Selected text:
### Imports

In [1]:
import pandas as pd
import spacy

In [2]:
nlp = spacy.load("en_core_web_sm")

### Data Cleaning

#### Read from CSV

In [3]:
df = pd.read_csv("../data/review_2022.csv")
df.head()

Unnamed: 0,text,label
0,I bought a Fender 1966 Telecaster that the sal...,negative
1,This is our go to for take out when I visit my...,positive
2,Danielle did a great job! She listened and cu...,positive
3,We saw a lot of roaches in the bathroom when w...,negative
4,We Ordered pork fried rice and beef chow mei ...,negative


#### Clean Data

Create 2 sets of data for analysis and further preprocessing:
1. lower case
2. lower case + stop words

Create a function to clean text.

In [4]:
def clean_text(text, stop_words=False):
  output = []
  tokens = nlp(text.lower())

  for token in tokens:
    if stop_words:
      if token.is_alpha:
        output.append(str(token))
    else:
      if (token.is_alpha) and (not token.is_stop):
        output.append(str(token))
  
  return " ".join(output)

##### Lower Case

In [5]:
df_clean = df.copy()
df_clean["text"] = df_clean["text"].apply(clean_text)
df_clean.head()

Records shown:
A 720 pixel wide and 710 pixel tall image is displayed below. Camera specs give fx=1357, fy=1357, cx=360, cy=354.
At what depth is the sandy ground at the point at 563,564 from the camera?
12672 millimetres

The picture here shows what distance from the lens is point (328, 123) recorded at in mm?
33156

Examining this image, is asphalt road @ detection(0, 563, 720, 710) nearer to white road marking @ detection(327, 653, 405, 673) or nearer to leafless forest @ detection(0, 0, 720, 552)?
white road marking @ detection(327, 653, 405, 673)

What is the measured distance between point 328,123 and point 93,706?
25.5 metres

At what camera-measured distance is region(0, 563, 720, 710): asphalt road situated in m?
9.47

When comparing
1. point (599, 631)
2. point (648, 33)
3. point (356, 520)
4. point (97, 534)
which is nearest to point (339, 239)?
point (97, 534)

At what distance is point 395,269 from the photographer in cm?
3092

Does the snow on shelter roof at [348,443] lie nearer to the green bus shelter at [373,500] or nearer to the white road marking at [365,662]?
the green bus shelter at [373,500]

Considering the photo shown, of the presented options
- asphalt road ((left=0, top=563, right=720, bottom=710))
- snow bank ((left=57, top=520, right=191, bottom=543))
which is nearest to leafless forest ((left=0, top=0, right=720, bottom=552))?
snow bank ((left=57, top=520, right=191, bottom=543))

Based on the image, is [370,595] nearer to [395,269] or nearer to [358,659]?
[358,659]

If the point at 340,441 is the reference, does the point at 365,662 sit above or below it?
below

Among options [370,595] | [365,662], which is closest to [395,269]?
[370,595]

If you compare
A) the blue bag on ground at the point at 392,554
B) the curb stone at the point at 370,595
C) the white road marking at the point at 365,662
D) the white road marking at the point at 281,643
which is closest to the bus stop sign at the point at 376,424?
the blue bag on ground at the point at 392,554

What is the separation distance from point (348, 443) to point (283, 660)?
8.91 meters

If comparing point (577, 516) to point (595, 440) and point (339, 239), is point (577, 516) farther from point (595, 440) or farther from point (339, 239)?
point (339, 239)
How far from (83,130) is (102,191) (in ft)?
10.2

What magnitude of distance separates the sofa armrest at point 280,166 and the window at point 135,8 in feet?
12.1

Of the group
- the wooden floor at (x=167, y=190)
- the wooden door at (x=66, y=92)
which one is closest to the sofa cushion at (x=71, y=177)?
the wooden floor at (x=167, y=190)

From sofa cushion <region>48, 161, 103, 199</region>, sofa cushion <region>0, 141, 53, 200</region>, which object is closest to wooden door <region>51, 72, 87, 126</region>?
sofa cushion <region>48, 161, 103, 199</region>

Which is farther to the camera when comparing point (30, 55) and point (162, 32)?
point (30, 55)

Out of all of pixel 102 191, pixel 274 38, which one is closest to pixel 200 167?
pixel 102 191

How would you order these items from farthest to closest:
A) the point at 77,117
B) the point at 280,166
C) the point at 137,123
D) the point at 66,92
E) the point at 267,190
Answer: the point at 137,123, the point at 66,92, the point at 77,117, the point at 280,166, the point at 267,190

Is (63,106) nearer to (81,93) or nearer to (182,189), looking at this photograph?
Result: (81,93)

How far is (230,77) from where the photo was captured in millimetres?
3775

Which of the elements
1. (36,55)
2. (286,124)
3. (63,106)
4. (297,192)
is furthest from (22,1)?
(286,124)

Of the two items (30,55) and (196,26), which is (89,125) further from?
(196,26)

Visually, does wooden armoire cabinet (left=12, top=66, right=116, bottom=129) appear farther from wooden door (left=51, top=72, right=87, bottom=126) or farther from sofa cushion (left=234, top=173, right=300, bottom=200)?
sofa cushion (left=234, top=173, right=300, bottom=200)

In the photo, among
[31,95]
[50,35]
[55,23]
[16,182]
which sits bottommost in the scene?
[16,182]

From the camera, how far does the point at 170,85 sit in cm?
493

Work instructions: Which spaCy model does the review-cleaning notebook load? The items above come from a source unrelated to the review-cleaning notebook.

Task answer: en_core_web_sm